6. The CIT (A) did not accept the conclusion reached by the A.O. as to there being no manufacturing process undertaken on the ground that product was sold under the brand name of the parent company. He observed, and rightly so, that selling the product in the brand name is no bar to claim the benefit on account of manufacturing activity of assembling components.

The adverse conclusions reached on the basis of work force employed, the wages paid, or the electricity expenditure incurred were also repelled as untenable. The CIT(A) concluded that the appellant had shown that he has been running a unit in a notified area which was periodically inspected by the various statutory authorities of the State Government, who had not pointed out any discrepancy. It also observed that the A.O. had checked the books of accounts but had not pointed out any defect or discrepancy therein.


7. Summing up its conclusions, the CIT(A) further observed that the assessee had filed the return under Section 139(1) (of Income Tax Act, 1961) within the specified time alongwith audit report in the appropriate form under Section 44 (of Income Tax Act, 1961) AB of Income Tax Act. In the views of the CIT(A), the assessment had been made merely on doubts or surmises, which was not permissible as no adverse material contrary to the claim of the assessee had been brought on record by the A.O. Thus, the appeal was allowed and the assessment order was set aside.


8. In second appeal by the Revenue before the ITAT, the same very contentions were reiterated but without any success. The ITAT concurred with the findings of the CIT(A) that the assessee was eligible to claim deduction under Section 80-IC (of Income Tax Act, 1961) but the same had been wrongly denied by the A.O. Consequently, order accepting the claim of the assessee was upheld.

**PROVIDED INFORMATION:**
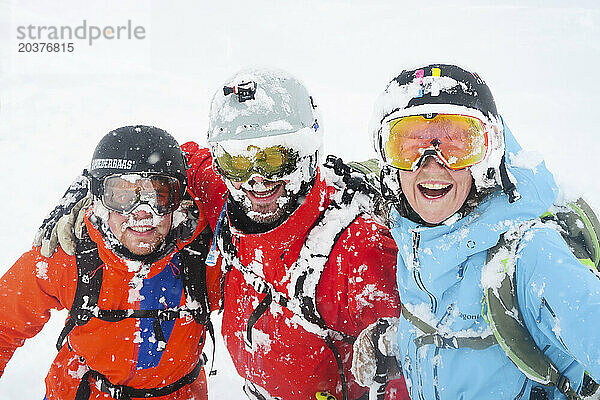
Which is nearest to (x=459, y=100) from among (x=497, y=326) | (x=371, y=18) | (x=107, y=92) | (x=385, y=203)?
(x=385, y=203)

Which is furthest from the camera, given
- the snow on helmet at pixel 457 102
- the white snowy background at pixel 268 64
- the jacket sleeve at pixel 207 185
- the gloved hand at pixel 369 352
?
the white snowy background at pixel 268 64

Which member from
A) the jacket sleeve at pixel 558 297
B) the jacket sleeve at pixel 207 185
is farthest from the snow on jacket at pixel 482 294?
the jacket sleeve at pixel 207 185

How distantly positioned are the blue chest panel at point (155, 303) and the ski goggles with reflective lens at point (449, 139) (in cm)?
193

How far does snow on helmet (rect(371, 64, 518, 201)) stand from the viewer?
7.86 feet

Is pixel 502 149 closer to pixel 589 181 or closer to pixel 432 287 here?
pixel 432 287

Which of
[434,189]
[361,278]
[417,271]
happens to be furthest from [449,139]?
[361,278]

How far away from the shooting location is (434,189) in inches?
99.2

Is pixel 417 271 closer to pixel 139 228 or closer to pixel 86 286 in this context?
pixel 139 228

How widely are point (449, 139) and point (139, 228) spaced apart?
2.10m

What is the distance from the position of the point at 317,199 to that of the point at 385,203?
53 centimetres

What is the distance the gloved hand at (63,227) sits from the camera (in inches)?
142

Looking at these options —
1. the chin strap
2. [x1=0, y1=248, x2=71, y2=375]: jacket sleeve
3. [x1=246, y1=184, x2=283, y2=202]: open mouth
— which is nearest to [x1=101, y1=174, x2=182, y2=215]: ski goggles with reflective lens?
[x1=0, y1=248, x2=71, y2=375]: jacket sleeve

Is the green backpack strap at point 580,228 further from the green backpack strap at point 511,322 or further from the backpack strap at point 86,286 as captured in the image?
the backpack strap at point 86,286

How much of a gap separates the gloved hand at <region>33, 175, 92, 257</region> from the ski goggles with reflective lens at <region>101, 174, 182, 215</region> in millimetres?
305
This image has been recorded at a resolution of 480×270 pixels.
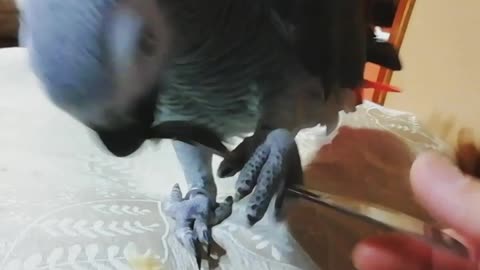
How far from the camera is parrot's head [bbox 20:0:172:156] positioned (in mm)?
171

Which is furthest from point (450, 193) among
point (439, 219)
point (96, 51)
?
point (96, 51)

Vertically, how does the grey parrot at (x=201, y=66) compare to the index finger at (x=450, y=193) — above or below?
above

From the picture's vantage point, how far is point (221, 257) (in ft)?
1.17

**WHAT IS EXPECTED:**
Copy the part of the tax appeal text starting at "The adverse conclusions" and ending at "or discrepancy therein.".

**TASK ANSWER:**
The adverse conclusions reached on the basis of work force employed, the wages paid, or the electricity expenditure incurred were also repelled as untenable. The CIT(A) concluded that the appellant had shown that he has been running a unit in a notified area which was periodically inspected by the various statutory authorities of the State Government, who had not pointed out any discrepancy. It also observed that the A.O. had checked the books of accounts but had not pointed out any defect or discrepancy therein.